### The problem
Return all of the entries below unchanged, leaving out the pictures.

### Data shown
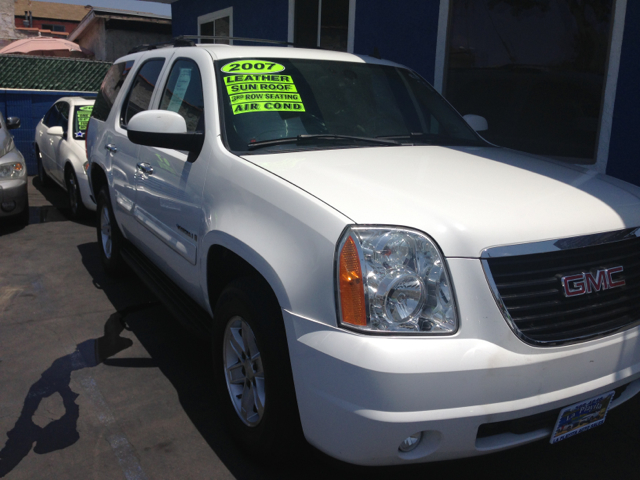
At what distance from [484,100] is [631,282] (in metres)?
5.04

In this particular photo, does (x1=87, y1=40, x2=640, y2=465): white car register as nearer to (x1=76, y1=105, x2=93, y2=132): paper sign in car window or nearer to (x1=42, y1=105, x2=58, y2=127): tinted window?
(x1=76, y1=105, x2=93, y2=132): paper sign in car window

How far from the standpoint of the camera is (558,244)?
2.21 m

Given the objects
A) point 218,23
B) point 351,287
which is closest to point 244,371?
point 351,287

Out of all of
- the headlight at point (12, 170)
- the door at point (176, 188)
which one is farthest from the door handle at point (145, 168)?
the headlight at point (12, 170)

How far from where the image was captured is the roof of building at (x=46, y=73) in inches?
536

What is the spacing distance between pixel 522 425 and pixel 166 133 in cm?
225

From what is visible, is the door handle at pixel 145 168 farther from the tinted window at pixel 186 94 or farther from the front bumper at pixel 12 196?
the front bumper at pixel 12 196

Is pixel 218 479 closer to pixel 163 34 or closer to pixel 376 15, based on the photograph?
pixel 376 15

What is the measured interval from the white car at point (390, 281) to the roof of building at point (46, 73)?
1236 cm

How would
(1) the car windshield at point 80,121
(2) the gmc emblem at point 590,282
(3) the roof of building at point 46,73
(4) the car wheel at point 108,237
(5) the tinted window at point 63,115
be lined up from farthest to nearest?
(3) the roof of building at point 46,73, (5) the tinted window at point 63,115, (1) the car windshield at point 80,121, (4) the car wheel at point 108,237, (2) the gmc emblem at point 590,282

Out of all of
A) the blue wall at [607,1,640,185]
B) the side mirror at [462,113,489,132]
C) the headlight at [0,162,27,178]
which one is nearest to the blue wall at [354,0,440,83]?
the blue wall at [607,1,640,185]

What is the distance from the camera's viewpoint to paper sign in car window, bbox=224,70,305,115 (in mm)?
3197

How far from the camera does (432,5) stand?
7.32 metres

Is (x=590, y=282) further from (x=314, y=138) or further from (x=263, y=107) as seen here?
(x=263, y=107)
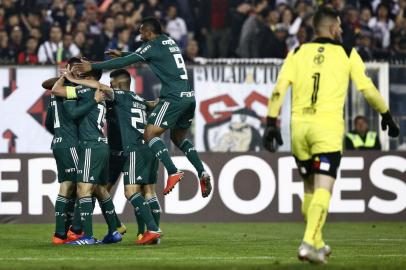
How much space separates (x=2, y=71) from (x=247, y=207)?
4.77m

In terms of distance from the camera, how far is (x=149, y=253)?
1345 cm

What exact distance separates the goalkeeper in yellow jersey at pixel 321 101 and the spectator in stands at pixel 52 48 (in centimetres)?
1204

### Correct answer
At what distance from [484,100] is [631,282] (in metres)?
5.04

In this particular photo, does (x1=87, y1=40, x2=640, y2=465): white car register as nearer to (x1=76, y1=105, x2=93, y2=132): paper sign in car window or nearer to (x1=42, y1=105, x2=58, y2=127): tinted window?
(x1=76, y1=105, x2=93, y2=132): paper sign in car window

How far from the standpoint of the camera is (558,244)?
2.21 m

Given the objects
A) point 218,23
B) point 351,287
which is closest to point 244,371?
point 351,287

Out of all of
- the headlight at point (12, 170)
- the door at point (176, 188)
which one is farthest from the door handle at point (145, 168)?
the headlight at point (12, 170)

How far from where the image was captured is the roof of building at (x=46, y=73) in inches?
536

What is the spacing distance between pixel 522 425 and pixel 166 133 in cm?
225

From what is visible, is the door handle at pixel 145 168 farther from the tinted window at pixel 186 94 or farther from the front bumper at pixel 12 196?
the front bumper at pixel 12 196

Is pixel 218 479 closer to pixel 163 34 or closer to pixel 376 15, based on the photograph?
pixel 376 15

What is the measured interval from the white car at point (390, 281) to the roof of building at point (46, 73)?
1236 cm

How would
(1) the car windshield at point 80,121
(2) the gmc emblem at point 590,282
(3) the roof of building at point 46,73
(4) the car wheel at point 108,237
(5) the tinted window at point 63,115
be lined up from farthest to nearest?
(3) the roof of building at point 46,73, (5) the tinted window at point 63,115, (1) the car windshield at point 80,121, (4) the car wheel at point 108,237, (2) the gmc emblem at point 590,282

Out of all of
A) the blue wall at [607,1,640,185]
B) the side mirror at [462,113,489,132]
C) the headlight at [0,162,27,178]
which one is nearest to the blue wall at [354,0,440,83]?
the blue wall at [607,1,640,185]

What is the distance from the camera's viewpoint to paper sign in car window, bbox=224,70,305,115 (in mm)?
3197

How far from the camera does (432,5) stand?
7.32 metres

Is (x=590, y=282) further from (x=314, y=138) or further from (x=263, y=107) as seen here?
(x=263, y=107)
How much space separates (x=2, y=71) from (x=247, y=207)?
4.77m

In terms of distance from the camera, how far is (x=149, y=253)?
1345 cm

What exact distance separates the goalkeeper in yellow jersey at pixel 321 101 and the spectator in stands at pixel 52 48 (in centimetres)?
1204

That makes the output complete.